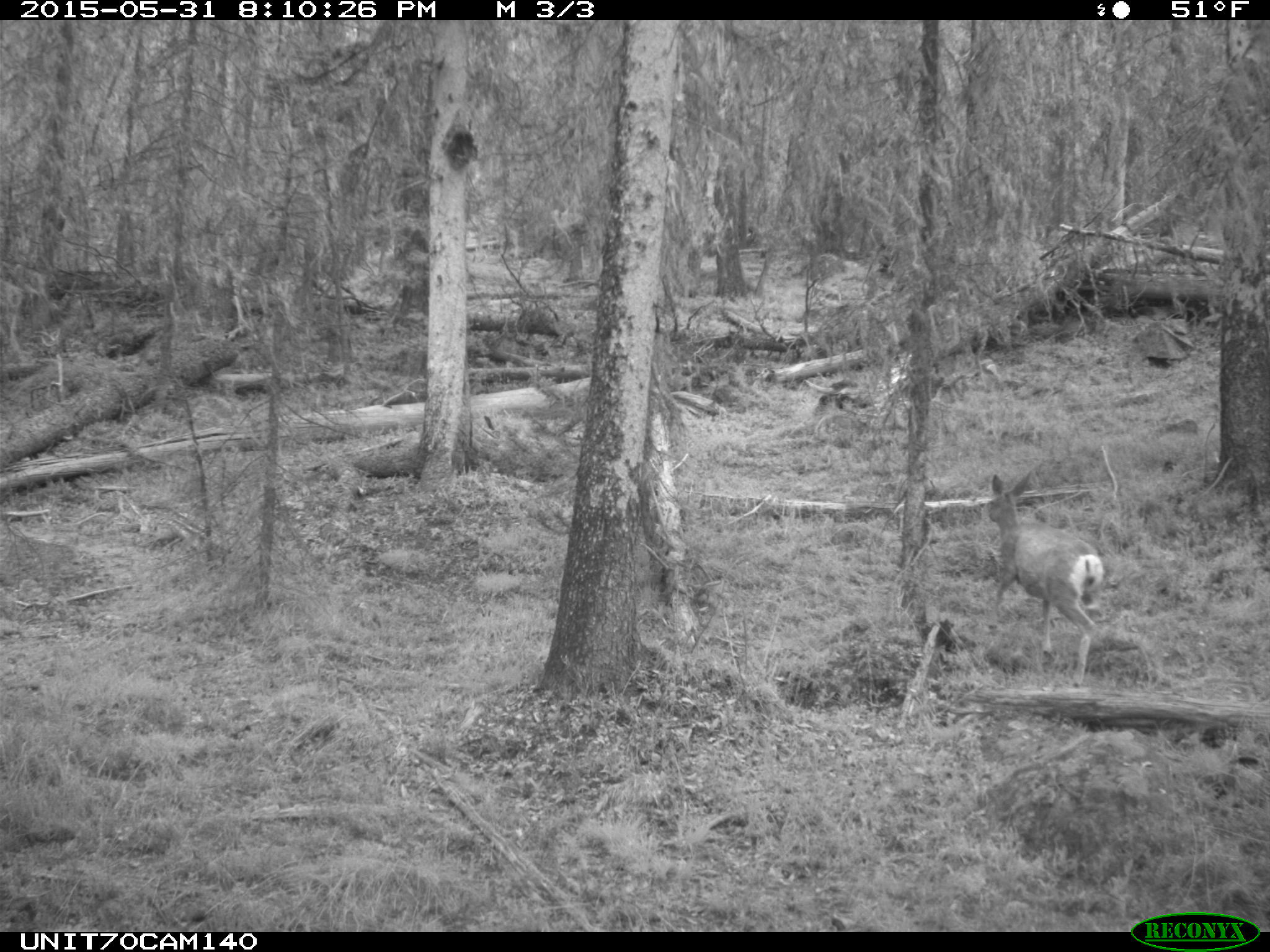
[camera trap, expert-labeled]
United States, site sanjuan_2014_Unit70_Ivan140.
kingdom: Animalia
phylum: Chordata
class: Mammalia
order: Artiodactyla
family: Cervidae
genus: Odocoileus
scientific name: Odocoileus hemionus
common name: mule deer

Description of the task:
Output all the records above again exactly, with the pictures dropped.

Exercise solution:
[camera trap, expert-labeled]
United States, site sanjuan_2014_Unit70_Ivan140.
kingdom: Animalia
phylum: Chordata
class: Mammalia
order: Artiodactyla
family: Cervidae
genus: Odocoileus
scientific name: Odocoileus hemionus
common name: mule deer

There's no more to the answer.